The ski area (Parsenn, Jakobshorn, Pischa, Madrisa) is extensive and challenging, with excellent off-piste terrain on the Parsenn. The Jakobshorn is the snowpark and freeski hub. In summer, the mountain biking infrastructure in Davos has become genuinely significant, with a downhill park and extensive marked trail network.

Top experiences

The Glacier Express

The Glacier Express from Zermatt to St. Moritz (or reverse) is one of the most celebrated train journeys in the world — 8 hours through 91 tunnels and across 291 bridges, climbing to the 2,033-metre Oberalp Pass before descending through the Engadin to St. Moritz. The panoramic windows of the modern rolling stock give unobstructed views of the Rhine Gorge, the Uri Alps, and the high Graubünden landscape.

Booking is essential — reserve your Glacier Express ticket well in advance. The journey is covered in part by the Swiss Travel Pass but requires a seat reservation supplement. The Glacier Express guide covers booking, the best seat positions, and options for splitting the journey over two days.

━━━

Activity 1: According to the travel guide excerpt, what is the highest point the Glacier Express climbs to?
Activity 2: Please condense the paragraph of the travel guide excerpt that starts "Booking is essential" into a short bulleted list, keeping its main facts.
Activity 3: Write out a passage of the travel guide excerpt word for word, beginning at the words "The Glacier Express from" and stopping after "over two days.".

Provided data:
━━━

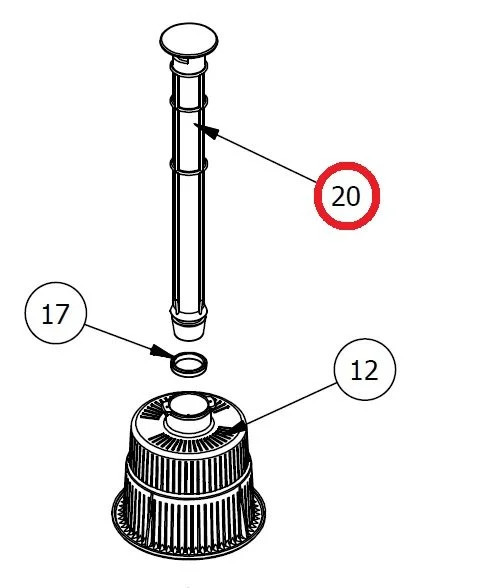 20

17

12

━━━

Output 1: The 2,033-metre Oberalp Pass.

Output 2:
- Book Glacier Express tickets well in advance.
- The Swiss Travel Pass covers part of the journey, but a seat reservation supplement is required.
- The Glacier Express guide covers booking, the best seat positions, and splitting the journey over two days.

Output 3:
The Glacier Express from Zermatt to St. Moritz (or reverse) is one of the most celebrated train journeys in the world — 8 hours through 91 tunnels and across 291 bridges, climbing to the 2,033-metre Oberalp Pass before descending through the Engadin to St. Moritz. The panoramic windows of the modern rolling stock give unobstructed views of the Rhine Gorge, the Uri Alps, and the high Graubünden landscape.

Booking is essential — reserve your Glacier Express ticket well in advance. The journey is covered in part by the Swiss Travel Pass but requires a seat reservation supplement. The Glacier Express guide covers booking, the best seat positions, and options for splitting the journey over two days.